DOKUMEN
==================================================

Bulan-bulan terakhir ini, hampir seluruh sudut jalan dipenuhi tampang-tampang yang hampir seluruhnya tidak kita kenal.  Semua berlomba-lomba “mejeng” di persimpangan, batang-batang pohon, pos ronda bahkan tiang listrik.  Tulisan yang melengkapi foto pun, dibuat heboh. Pilih saya, coblos saya, Ingat saya, dan sebagainya. Jarang sekali yang membubuhi keterangan pendek saja, dia itu siapa minimal deh ditulis: pengusaha, guru, ketua organisasi anu, pedagang nasi padang atau ditulis tukang ojek pun boleh!  Kadang sebagai orang awam, saya pengen bilang: eh, siapa elo, nyuruh-nyuruh gw?! Saya sih gak ngerti-ngerti amat marketing, tapi melihat kondisi yang sekarang rasanya saya pengen bilang, ternyata caleg-caleg yang terhormat tersebut lebih gak ngerti dari saya.

 

Sumber: http://m.kaskus.co.id/thread/5318abd240cb1726168b4578
Sumber: http://m.kaskus.co.id/thread/5318abd240cb1726168b4578

Semua seperti berlomba mengejer awareness dengan mengenalkan tampang mereka dan nomor urut mereka dengan publisitas yang jor-jor-an. Tapi sedikit sedikit sekali yang mencoba membangun “image” mereka yang akan membuat masyarakat sukarela mencoblos tanpa disuruh-suruh. Memang sih, membangun image bukan pekerjaan satu dua hari seperti memasang spanduk. Tapi memang begitulah seharusnya caleg, karena orang yang siap menjadi calon legislatif  yang mulia sepatutnya adalah mereka yang sudah merintis upaya ini sejak awal bukan hanya saat masa kampanye. Kenyataannya, memang sebagian besar caleg kita adalah caleg-caleg karbitan (dureen kaleee, karbitan….).  Yah, kalo caleg-nya saja karbitan, bisa kita bayangkan sendiri bagaimana keputusan-keputusan mereka kelak saat duduk di gedung megah itu.

==================================================

MATERI YANG DISEDIAKAN

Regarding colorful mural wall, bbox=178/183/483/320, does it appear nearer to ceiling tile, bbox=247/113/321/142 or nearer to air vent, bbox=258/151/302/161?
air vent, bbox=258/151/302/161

==================================================

SOAL LATIHAN
A. Tulis ulang bagian tulisan tentang caleg yang diawali kata-kata berisi "Semua seperti berlomba" dan diakhiri "gedung megah itu.", dengan mengganti "image" menjadi "citra".
B. Menurut tulisan tentang caleg, di tempat-tempat mana saja foto para caleg dipasang?

KUNCI JAWABAN
A.
Semua seperti berlomba mengejer awareness dengan mengenalkan tampang mereka dan nomor urut mereka dengan publisitas yang jor-jor-an. Tapi sedikit sedikit sekali yang mencoba membangun “citra” mereka yang akan membuat masyarakat sukarela mencoblos tanpa disuruh-suruh. Memang sih, membangun citra bukan pekerjaan satu dua hari seperti memasang spanduk. Tapi memang begitulah seharusnya caleg, karena orang yang siap menjadi calon legislatif  yang mulia sepatutnya adalah mereka yang sudah merintis upaya ini sejak awal bukan hanya saat masa kampanye. Kenyataannya, memang sebagian besar caleg kita adalah caleg-caleg karbitan (dureen kaleee, karbitan….).  Yah, kalo caleg-nya saja karbitan, bisa kita bayangkan sendiri bagaimana keputusan-keputusan mereka kelak saat duduk di gedung megah itu.

B. Di persimpangan, batang-batang pohon, pos ronda, dan tiang listrik.